The open-access research was conducted by an interdisciplinary collaboration of informatics, neuroscience, and medicine researchers. The brain recordings were conducted at Albany Medical Center (Albany, NY).  The signal processing and automatic speech recognition methods were developed at the Cognitive Systems Lab of Karlsruhe Institute of Technology (KIT) in Germany.

This work was supported by the NIH, the US Army Research Office, and Fondazione Neuron, and received support by the International Excellence Fund of Karlsruhe Institute of Technology, Deutsche Forschungsgemeinschaft, and Open Access Publishing Fund of Karlsruhe Institute of Technology.

* ECoG technology uses a dense array of needles to record signals directly from neurons at high spatial resolution, high temporal (time) resolution, and high signal-to-noise ratio.

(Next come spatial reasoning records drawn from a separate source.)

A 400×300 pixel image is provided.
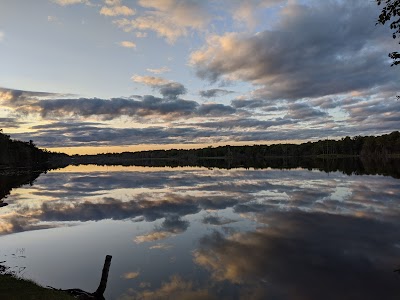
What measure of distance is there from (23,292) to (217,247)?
1234cm

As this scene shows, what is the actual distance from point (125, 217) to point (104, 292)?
59.0 ft

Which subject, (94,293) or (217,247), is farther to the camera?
(217,247)

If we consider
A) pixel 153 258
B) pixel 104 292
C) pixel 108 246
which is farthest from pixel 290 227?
pixel 104 292

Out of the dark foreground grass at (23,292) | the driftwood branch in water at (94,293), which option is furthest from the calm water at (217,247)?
the dark foreground grass at (23,292)

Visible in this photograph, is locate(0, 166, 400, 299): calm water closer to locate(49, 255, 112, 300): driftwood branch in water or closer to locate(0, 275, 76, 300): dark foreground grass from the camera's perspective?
locate(49, 255, 112, 300): driftwood branch in water

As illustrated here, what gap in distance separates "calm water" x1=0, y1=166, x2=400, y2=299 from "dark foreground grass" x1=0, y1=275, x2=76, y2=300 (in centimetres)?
314

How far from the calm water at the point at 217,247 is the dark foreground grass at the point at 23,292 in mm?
3145

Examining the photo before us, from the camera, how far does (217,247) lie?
72.0 feet

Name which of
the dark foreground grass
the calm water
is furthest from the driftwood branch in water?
the dark foreground grass

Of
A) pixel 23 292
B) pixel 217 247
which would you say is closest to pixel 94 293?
pixel 23 292

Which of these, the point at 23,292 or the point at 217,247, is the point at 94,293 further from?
the point at 217,247

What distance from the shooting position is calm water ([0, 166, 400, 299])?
1576 cm

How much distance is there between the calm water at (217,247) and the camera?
1576 cm

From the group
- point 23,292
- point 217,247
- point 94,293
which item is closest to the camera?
point 23,292
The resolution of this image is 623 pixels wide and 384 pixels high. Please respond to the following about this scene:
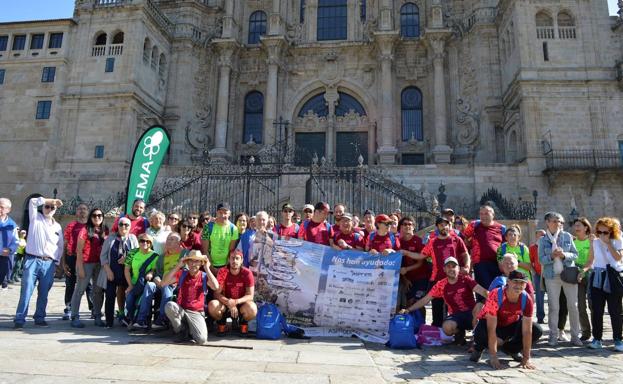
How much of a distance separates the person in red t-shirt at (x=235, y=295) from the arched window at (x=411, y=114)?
23659 mm

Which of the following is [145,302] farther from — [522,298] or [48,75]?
[48,75]

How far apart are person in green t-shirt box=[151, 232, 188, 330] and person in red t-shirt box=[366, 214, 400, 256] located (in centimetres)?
324

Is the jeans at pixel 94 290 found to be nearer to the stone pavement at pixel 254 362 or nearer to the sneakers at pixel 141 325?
the stone pavement at pixel 254 362

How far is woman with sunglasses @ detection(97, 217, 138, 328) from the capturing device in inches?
304

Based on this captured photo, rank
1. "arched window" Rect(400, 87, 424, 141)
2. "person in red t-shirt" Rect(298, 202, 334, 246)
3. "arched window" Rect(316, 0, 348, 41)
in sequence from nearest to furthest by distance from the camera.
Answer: "person in red t-shirt" Rect(298, 202, 334, 246) < "arched window" Rect(400, 87, 424, 141) < "arched window" Rect(316, 0, 348, 41)

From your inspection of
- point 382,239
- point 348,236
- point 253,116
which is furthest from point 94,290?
point 253,116

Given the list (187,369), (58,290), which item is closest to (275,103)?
(58,290)

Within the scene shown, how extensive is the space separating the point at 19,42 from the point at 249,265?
27.4 metres

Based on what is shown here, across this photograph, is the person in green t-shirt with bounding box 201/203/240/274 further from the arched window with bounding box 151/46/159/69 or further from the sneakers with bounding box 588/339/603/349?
the arched window with bounding box 151/46/159/69

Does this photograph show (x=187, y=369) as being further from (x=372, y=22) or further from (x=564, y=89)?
(x=372, y=22)

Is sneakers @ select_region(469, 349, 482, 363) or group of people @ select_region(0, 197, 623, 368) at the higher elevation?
group of people @ select_region(0, 197, 623, 368)

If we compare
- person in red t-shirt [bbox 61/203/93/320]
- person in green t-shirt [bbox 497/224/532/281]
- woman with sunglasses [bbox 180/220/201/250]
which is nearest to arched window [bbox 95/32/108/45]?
person in red t-shirt [bbox 61/203/93/320]

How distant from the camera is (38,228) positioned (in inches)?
304

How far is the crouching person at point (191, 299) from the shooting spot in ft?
21.3
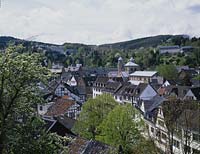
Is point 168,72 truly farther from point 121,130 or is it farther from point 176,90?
point 121,130

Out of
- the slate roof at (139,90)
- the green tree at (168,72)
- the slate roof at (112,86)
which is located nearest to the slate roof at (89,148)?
the slate roof at (139,90)

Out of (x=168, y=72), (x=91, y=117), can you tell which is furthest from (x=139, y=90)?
(x=168, y=72)

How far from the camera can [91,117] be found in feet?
115

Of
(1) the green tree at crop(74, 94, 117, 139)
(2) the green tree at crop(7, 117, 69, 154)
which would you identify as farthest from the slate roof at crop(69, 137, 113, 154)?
(1) the green tree at crop(74, 94, 117, 139)

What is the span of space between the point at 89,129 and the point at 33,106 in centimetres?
2056

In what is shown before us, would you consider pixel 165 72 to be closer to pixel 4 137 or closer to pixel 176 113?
pixel 176 113

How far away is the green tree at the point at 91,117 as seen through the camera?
3400 centimetres

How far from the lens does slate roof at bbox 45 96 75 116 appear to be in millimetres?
42625

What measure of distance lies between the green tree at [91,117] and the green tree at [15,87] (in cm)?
2047

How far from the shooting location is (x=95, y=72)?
109 m

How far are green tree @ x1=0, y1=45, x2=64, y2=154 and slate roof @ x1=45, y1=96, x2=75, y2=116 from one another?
1129 inches

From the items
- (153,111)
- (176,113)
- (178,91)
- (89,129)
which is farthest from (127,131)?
(178,91)

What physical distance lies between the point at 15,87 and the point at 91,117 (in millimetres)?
22124

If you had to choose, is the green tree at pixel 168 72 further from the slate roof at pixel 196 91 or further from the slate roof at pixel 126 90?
the slate roof at pixel 196 91
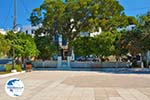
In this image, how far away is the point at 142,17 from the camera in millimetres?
38250

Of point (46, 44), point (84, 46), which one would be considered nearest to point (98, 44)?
point (84, 46)

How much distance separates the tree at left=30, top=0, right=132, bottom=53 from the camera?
45188 millimetres

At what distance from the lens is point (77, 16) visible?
45.9 m

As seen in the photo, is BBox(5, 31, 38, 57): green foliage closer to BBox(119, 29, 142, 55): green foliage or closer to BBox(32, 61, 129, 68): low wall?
BBox(32, 61, 129, 68): low wall

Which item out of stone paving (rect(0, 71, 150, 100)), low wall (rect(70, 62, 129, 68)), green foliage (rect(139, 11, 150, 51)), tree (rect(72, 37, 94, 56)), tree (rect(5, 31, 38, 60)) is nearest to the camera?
stone paving (rect(0, 71, 150, 100))

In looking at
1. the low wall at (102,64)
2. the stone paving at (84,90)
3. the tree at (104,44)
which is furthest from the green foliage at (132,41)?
the stone paving at (84,90)

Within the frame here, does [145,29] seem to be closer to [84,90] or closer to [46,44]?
[46,44]

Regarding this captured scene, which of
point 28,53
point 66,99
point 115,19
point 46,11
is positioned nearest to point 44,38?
point 46,11

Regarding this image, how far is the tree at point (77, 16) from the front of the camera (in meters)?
45.2

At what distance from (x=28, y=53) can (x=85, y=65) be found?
28.7 ft

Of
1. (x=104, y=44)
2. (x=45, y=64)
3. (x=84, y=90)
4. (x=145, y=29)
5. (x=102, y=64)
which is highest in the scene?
(x=145, y=29)

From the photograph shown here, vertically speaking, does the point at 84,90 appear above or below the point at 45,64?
below

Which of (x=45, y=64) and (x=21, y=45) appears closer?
(x=21, y=45)

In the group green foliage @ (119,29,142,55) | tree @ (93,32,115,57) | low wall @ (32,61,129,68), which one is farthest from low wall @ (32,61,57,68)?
green foliage @ (119,29,142,55)
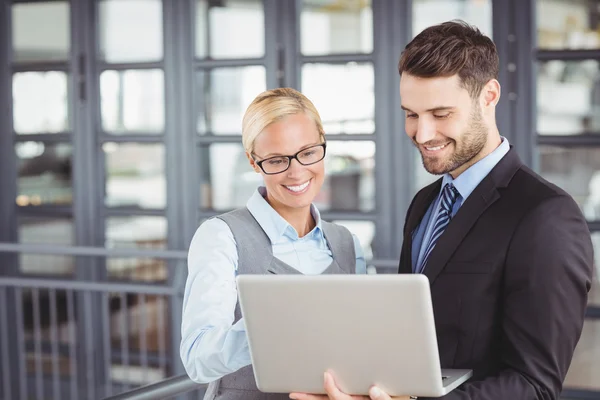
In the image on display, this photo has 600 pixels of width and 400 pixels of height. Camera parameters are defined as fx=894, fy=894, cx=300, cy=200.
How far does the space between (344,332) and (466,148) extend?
1.66 feet

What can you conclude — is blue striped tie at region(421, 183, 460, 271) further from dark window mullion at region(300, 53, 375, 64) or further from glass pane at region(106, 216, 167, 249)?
glass pane at region(106, 216, 167, 249)

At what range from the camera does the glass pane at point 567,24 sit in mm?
3939

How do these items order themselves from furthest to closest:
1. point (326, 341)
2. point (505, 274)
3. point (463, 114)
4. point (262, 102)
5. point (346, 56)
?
point (346, 56), point (262, 102), point (463, 114), point (505, 274), point (326, 341)

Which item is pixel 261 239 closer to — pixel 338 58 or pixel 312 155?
pixel 312 155

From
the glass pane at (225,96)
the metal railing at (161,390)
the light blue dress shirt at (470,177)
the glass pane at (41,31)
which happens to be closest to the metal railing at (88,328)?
the glass pane at (225,96)

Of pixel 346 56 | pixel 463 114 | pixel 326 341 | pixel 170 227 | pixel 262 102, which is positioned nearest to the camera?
pixel 326 341

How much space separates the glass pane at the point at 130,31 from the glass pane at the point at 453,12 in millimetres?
1304

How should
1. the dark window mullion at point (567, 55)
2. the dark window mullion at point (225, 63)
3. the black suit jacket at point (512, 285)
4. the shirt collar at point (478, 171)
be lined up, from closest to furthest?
the black suit jacket at point (512, 285), the shirt collar at point (478, 171), the dark window mullion at point (567, 55), the dark window mullion at point (225, 63)

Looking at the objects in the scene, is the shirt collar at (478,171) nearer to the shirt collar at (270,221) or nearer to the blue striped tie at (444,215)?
the blue striped tie at (444,215)

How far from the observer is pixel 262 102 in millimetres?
1958

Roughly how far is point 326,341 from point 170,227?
3.10m

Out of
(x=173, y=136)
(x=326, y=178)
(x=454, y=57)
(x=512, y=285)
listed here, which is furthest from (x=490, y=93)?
(x=173, y=136)

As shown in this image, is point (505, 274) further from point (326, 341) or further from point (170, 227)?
point (170, 227)

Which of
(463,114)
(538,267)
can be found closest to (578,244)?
(538,267)
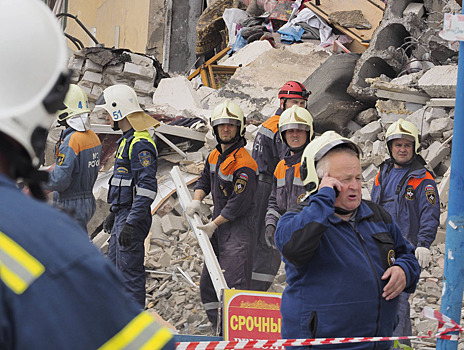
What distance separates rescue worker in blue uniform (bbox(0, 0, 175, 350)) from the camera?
3.50 feet

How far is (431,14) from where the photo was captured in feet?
37.8

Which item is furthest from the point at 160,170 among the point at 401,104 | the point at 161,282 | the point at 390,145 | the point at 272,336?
the point at 272,336

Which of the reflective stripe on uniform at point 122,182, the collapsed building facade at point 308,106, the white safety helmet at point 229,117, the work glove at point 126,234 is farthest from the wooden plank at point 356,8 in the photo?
the work glove at point 126,234

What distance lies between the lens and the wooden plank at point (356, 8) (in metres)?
14.4

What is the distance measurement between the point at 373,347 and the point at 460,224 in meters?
1.70

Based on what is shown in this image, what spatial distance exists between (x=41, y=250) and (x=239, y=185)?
206 inches

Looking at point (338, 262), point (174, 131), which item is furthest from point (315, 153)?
point (174, 131)

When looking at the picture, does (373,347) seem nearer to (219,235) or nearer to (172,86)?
(219,235)

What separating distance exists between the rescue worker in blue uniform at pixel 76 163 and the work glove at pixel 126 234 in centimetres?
49

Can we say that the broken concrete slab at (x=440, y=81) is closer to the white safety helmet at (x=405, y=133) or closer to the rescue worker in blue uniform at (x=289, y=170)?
the white safety helmet at (x=405, y=133)

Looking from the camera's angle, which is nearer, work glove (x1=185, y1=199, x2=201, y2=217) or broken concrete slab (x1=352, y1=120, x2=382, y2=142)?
work glove (x1=185, y1=199, x2=201, y2=217)

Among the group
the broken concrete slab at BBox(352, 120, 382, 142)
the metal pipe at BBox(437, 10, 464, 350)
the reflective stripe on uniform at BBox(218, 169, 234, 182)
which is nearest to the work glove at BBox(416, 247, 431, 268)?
the metal pipe at BBox(437, 10, 464, 350)

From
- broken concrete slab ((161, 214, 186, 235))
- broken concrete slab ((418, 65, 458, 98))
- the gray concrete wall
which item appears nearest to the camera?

 Abstract of Brain-to-text: decoding spoken phrases from phone representations in the brain

It has long been speculated whether communication between humans and machines based on natural speech related cortical activity is possible. Over the past decade, studies have suggested that it is feasible to recognize isolated aspects of speech from neural signals, such as auditory features, phones or one of a few isolated words. However, until now it remained an unsolved challenge to decode continuously spoken speech from the neural substrate associated with speech and language processing. Here, we show for the first time that continuously spoken speech can be decoded into the expressed words from intracranial electrocorticographic (ECoG) recordings.Specifically, we implemented a system, which we call Brain-To-Text that models single phones, employs techniques from automatic speech recognition (ASR), and thereby transforms brain activity while speaking into the corresponding textual representation. Our results demonstrate that our system can achieve word error rates as low as 25% and phone error rates below 50%. Additionally, our approach contributes to the current understanding of the neural basis of continuous speech production by identifying those cortical regions that hold substantial information about individual phones. In conclusion, the Brain-To-Text system described in this paper represents an important step toward human-machine communication based on imagined speech.